0

i am trying to scrape the currency rates for a personal project, i used css selector to get the class where the values are. There's a javascript providing those values on the website and it seems i am noot too connversant with the developers console, i checked it out and i could not see anything running in real time in the networks section. This is the code i wrote, so far, it brings out a long list of dashes. surprisingly, the dashes match the source code for those parts were the rates are supposed to show.

from bs4 import BeautifulSoup
import requests
r = requests.get("https://www.ig.com/en/forex/markets-forex")
soup = BeautifulSoup(r.content, "html.parser")
results = soup.findAll("span",attrs={"data-field": "CPT"})
for span in results:
    print(span.text)
blockhead
  • 139
  • 11

1 Answers1

0

Span-elements filling via JS, dynamic values. On start each span-element contains '-'. You need js driver for wait to fill elements and then get values from spans.

With selenium:

from selenium import webdriver
from selenium.webdriver.common.by import By

driver = webdriver.Chrome('./chromedriver')
driver.get('https://www.ig.com/en/forex/markets-forex')

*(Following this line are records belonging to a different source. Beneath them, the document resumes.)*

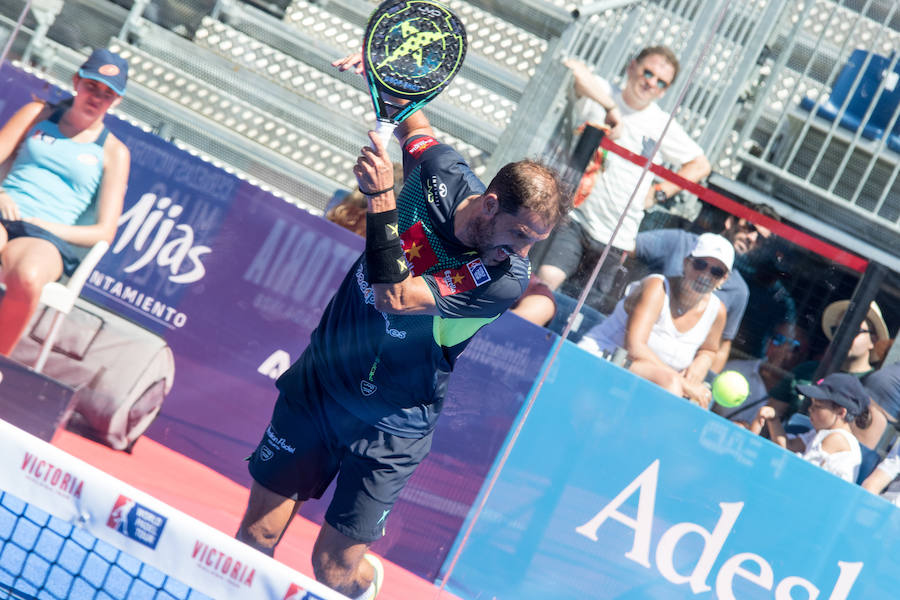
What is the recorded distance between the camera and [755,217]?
12.8 feet

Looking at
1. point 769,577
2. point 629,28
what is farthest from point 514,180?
point 769,577

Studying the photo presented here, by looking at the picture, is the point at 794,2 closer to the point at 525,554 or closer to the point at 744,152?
the point at 744,152

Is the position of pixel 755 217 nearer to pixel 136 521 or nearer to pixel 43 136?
pixel 136 521

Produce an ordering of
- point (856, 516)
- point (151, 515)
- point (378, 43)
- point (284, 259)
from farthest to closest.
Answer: point (284, 259) → point (856, 516) → point (151, 515) → point (378, 43)

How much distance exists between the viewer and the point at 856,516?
3.83 metres

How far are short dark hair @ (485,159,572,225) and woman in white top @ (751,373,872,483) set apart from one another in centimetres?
167

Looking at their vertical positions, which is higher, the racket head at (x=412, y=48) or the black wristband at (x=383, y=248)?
the racket head at (x=412, y=48)

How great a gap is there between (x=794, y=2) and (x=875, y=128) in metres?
0.67

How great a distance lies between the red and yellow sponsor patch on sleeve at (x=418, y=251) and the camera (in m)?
3.13

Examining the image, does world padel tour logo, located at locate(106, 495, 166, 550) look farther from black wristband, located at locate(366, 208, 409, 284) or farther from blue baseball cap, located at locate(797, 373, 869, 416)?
blue baseball cap, located at locate(797, 373, 869, 416)

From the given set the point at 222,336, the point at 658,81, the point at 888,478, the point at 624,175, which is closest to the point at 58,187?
the point at 222,336

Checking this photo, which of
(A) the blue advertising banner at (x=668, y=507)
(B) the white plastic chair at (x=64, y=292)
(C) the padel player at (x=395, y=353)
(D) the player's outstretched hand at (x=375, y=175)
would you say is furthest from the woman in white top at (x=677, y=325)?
(B) the white plastic chair at (x=64, y=292)

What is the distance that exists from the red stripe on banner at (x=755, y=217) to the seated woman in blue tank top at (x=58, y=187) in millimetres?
2353

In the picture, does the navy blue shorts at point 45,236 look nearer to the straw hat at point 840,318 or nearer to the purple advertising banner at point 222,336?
the purple advertising banner at point 222,336
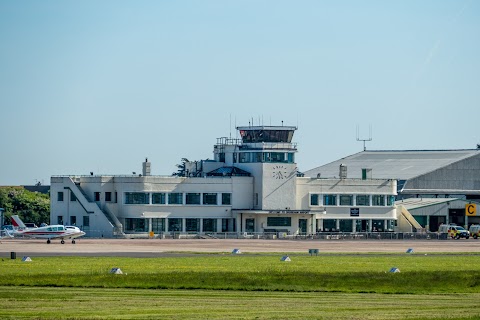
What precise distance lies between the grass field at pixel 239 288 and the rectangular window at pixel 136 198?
179ft

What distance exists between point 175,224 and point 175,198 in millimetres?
3014

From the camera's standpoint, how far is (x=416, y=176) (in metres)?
177

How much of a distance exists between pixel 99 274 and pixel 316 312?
21079 millimetres

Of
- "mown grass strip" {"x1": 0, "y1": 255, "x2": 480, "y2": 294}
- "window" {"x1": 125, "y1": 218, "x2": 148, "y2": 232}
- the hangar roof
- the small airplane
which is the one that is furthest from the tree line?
"mown grass strip" {"x1": 0, "y1": 255, "x2": 480, "y2": 294}

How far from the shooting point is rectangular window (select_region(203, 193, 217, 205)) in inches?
5684

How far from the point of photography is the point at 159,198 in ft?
468

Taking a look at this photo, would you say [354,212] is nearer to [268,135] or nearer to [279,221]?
[279,221]

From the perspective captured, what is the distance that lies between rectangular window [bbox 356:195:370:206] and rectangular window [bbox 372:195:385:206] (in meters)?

for elm in driver.find_elements(By.CSS_SELECTOR, "span[data-field=CPT]"):
    print(elm, elm.text)

chromedriver download from https://sites.google.com/a/chromium.org/chromedriver/home

Also, dryscrape + bs4, but dryscrape seems outdated. Example here

Modified:

import time
from selenium import webdriver
from selenium.webdriver.common.by import By

driver = webdriver.Chrome('./chromedriver')
driver.get('https://www.ig.com/en/forex/markets-forex')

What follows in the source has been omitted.